One Beijing hospital reportedly claims to have experienced a 20 percent to 30 percent increase in admission for respiratory ailments — but no deaths have been reported or claimed, and deaths are key to EPA’s PM2.5 regulations. Even the reported respiratory hospitalizations, to the extent any of them can actually be attributed to poor air quality, would more than likely be due to a genuinely toxic air pollutant or mixture other than mere PM2.5.
The EPA justifies its economically burdensome PM2.5 regulations by claiming that reducing PM2.5 levels saves lives and that each life saved is worth $9 million in monetized benefits.

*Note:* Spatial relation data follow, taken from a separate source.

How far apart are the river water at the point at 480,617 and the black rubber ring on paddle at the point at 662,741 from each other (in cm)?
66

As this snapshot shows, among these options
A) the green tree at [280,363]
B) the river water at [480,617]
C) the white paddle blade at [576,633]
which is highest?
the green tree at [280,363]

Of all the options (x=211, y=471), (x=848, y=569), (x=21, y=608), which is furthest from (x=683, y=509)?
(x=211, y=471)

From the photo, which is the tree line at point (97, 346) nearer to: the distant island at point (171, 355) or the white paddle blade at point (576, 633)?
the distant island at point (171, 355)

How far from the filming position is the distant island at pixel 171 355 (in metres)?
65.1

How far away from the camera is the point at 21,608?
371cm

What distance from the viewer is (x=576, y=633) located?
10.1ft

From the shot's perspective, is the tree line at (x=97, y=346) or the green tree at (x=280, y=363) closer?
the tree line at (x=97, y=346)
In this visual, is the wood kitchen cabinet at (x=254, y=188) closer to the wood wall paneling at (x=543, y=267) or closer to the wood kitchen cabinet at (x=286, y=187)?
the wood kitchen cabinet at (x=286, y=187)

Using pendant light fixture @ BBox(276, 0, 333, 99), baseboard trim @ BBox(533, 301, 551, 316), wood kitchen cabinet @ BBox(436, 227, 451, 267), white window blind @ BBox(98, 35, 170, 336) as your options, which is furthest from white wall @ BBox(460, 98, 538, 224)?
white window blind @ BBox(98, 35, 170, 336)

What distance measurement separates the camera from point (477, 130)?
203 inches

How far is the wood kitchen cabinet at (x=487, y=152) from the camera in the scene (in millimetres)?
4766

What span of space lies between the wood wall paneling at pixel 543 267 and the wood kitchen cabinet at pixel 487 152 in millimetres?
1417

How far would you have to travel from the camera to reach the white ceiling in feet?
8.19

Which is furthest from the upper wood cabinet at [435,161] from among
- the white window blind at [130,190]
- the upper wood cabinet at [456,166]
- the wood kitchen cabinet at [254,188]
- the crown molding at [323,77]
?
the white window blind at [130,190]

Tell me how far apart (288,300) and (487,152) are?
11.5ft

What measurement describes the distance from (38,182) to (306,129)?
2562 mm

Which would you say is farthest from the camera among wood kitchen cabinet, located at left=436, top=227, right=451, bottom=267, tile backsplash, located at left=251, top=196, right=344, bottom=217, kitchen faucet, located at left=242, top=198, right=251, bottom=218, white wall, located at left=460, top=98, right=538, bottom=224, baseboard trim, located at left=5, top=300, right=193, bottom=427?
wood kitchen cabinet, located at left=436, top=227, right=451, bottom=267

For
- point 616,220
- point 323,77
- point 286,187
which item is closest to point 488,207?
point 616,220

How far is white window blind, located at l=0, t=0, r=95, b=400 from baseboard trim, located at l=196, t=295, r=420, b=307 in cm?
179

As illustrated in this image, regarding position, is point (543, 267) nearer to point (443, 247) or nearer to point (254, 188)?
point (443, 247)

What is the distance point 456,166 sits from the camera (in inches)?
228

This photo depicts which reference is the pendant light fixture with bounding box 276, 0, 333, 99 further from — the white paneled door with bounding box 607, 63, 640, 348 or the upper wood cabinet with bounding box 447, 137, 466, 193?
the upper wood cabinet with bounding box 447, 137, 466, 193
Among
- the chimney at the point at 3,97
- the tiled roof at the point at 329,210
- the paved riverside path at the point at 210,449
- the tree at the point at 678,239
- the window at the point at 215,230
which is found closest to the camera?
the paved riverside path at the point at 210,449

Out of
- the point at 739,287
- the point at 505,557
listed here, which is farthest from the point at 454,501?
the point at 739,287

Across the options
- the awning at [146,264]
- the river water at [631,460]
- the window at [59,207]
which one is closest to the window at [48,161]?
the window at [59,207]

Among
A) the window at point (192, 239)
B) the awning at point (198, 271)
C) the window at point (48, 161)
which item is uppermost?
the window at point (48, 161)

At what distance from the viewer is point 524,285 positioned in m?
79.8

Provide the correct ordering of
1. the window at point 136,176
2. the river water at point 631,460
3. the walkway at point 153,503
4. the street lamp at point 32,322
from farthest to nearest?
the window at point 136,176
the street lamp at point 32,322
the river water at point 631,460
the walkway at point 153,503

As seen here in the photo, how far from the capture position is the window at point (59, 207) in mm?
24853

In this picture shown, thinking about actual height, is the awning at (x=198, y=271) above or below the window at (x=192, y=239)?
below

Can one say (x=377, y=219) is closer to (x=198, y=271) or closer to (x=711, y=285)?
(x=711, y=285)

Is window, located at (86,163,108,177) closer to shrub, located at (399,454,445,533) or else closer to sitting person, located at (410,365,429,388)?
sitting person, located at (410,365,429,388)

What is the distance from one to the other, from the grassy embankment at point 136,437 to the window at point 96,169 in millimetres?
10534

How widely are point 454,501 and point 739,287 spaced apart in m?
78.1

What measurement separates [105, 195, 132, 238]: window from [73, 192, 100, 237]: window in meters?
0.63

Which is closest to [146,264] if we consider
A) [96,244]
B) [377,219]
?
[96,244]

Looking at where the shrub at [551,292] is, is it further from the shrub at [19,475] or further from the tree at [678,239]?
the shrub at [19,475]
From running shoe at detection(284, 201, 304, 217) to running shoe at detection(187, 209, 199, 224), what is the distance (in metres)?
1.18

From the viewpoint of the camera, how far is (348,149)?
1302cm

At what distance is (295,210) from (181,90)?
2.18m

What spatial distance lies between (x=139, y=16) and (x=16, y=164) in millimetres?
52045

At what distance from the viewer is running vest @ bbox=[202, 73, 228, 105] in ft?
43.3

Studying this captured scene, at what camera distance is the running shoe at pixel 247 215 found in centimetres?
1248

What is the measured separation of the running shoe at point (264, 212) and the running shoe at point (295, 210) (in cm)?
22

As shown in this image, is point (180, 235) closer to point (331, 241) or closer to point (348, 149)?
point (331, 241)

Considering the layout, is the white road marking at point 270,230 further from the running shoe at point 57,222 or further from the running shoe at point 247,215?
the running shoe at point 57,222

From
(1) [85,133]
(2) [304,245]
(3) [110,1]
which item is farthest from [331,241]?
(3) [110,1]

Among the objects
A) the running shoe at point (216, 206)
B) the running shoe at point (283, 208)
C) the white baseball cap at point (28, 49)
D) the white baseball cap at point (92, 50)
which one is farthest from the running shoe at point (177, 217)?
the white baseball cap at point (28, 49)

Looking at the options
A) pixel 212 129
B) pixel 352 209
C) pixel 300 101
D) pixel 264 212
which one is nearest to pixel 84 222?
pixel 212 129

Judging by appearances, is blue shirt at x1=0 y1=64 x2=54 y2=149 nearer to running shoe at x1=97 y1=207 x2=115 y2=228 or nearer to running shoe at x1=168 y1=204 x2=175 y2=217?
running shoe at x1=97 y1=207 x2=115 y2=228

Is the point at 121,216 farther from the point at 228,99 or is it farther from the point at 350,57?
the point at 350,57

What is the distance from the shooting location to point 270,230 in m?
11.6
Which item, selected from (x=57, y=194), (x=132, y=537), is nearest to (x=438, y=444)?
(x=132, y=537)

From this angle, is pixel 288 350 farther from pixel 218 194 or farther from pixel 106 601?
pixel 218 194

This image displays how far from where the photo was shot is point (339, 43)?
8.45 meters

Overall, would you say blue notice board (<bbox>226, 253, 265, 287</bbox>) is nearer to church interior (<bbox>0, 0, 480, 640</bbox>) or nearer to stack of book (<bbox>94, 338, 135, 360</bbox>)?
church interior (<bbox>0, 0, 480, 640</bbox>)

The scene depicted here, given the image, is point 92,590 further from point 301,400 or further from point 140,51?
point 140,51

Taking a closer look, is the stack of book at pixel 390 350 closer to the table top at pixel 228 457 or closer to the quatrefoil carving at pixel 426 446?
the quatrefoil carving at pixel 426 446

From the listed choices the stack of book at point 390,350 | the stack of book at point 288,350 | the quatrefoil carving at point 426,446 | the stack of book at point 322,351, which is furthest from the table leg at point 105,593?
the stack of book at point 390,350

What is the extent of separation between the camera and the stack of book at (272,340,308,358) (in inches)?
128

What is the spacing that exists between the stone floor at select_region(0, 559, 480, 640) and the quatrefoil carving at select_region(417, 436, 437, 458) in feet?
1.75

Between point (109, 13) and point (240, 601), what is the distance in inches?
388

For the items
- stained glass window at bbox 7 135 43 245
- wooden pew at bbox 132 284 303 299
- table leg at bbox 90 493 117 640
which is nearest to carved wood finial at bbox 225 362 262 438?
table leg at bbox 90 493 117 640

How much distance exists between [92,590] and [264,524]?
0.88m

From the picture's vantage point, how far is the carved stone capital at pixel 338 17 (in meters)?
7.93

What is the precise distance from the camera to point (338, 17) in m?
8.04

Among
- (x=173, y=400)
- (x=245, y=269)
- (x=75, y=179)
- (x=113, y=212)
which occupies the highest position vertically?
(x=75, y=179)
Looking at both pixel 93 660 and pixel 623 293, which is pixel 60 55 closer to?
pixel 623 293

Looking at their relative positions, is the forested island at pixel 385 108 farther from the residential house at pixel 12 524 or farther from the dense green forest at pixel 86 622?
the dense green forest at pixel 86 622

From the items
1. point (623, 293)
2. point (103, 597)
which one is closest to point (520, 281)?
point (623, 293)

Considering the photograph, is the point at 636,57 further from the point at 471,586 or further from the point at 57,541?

When the EPA issued its anti-coal Cross-State Air Pollution Rule and Mercury Air Transport Standard rules in 2011, for example, the agency claimed that as many as 320,000 lives would be saved annually, returning about $290 billion worth of economic benefits every year.
Given that the coal industry is only worth about $65 billion annually to the economy, shutting it down in exchange for the purported benefits of EPA rules would be an obvious economic no-brainer — that is, if the EPA’s characterization of ambient PM2.5 was even half true.
We have just witnessed a natural and real-life experiment in China of the agency’s PM2.5 hypothesis. So far, it seems, the EPA’s hypothesis is failing miserably.
While it’s possible that the Chinese government is suppressing reports of pollution-related deaths, it’s also true that photos, reports and news stories are nonetheless leaking out — and none support the EPA’s claims. The U.S. Embassy in Beijing, which monitors Beijing air quality on a real-time basis, has so far offered no information or evidence that anyone has been harmed, much less killed, by such an extreme air pollution incident.
Congress ought to take this opportunity to investigate what’s happening in China while the facts are fresh, and then compare the seemingly benign reality of extreme PM2.5 pollution to the EPA’s costly fantasy.
Steve Milloy publishes JunkScience.com and is a senior fellow at the Committee for a Constructive Tomorrow (CFACT).